Why are they important?
It is the vertical circulations associated with submesoscales that makes them so important to the climate system and oceanic productivity. Vertical currents at large scale fronts, such as the subantarctic front, are very small, of the order of millimetres per second. The vertical velocities at submesoscale fronts are more than ten times larger however, reaching up to 100m/day. These vertical currents transport not just heat downwards to the ocean interior but also dissolved gases such as carbon dioxide; the oceans slow the rate of climate change by absorbing 25% of anthropogenic carbon dioxide emissions annually (Sallee et al., 2012).
In the opposite direction, nutrients from beneath the thermocline are rapidly brought up to the ocean surface where the combination of sunlight and nutrient availability leads to the development of plankton blooms. It is for this reason that regions of strong submesoscale activity are often characterised by plankton blooms that have basin-scale implications. A recent study suggests that the North Atlantic spring bloom is initiated not by the warming of the surface layers by sunlight but by the slumping of submesoscale fronts that trap nutrients in the sunlit surface layer and triggers the growth of plankton a month earlier than would have occurred without submesoscale fronts (Mahadevan et al., 2012). Notice in the figure below from Mahadevan et al. (2012) that the chlorophyll is increased in narrow streaks (top right panel) that correspond to the fronts in the surface mixed layer (top left panel); it is precisely these sorts of features that we will aim to measure during the SMILES cruise.

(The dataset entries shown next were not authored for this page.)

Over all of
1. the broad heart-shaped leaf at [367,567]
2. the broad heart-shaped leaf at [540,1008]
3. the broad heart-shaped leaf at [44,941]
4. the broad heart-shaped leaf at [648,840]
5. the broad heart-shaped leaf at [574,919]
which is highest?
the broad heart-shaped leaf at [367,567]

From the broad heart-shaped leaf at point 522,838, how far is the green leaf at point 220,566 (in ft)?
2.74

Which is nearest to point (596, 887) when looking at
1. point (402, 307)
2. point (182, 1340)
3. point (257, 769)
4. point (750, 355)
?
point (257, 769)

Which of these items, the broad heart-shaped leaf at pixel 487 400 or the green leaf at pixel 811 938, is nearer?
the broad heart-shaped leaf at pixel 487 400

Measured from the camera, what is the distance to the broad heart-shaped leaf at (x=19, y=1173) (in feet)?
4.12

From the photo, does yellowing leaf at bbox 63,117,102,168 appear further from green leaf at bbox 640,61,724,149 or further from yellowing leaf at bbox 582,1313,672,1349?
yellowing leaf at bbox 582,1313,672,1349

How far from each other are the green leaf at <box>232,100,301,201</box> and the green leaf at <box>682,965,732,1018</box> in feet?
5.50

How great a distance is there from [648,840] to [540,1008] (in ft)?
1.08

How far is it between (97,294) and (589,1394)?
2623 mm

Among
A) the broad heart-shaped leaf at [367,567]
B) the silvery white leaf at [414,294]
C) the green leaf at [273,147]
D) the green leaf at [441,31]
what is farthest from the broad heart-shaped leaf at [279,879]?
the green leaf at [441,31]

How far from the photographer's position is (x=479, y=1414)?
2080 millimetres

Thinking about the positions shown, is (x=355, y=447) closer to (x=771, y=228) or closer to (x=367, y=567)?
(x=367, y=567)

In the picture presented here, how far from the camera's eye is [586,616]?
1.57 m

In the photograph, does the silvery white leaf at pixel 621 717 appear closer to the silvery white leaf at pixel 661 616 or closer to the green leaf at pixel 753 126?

Figure from Mahadevan. 2012
It is only over the last few years that we have been able to identify these smaller features as our technological capability has increased; the resolution of sensors on satellites, for example those used to detect the temperature of the sea surface, is now less than 1km and therefore able to resolve the small scales and weak signatures characterised by submesoscales. Similarly, increases in computational capacity have permitted numerical models to resolve oceanic flows to scales much less than 1km over large regions, thereby allowing us to understand the impact of submesoscale fronts on ocean processes. We therefore have the technical capability to both observe and model these processes over basin scales, thereby understanding their effect over large portions of the oceans.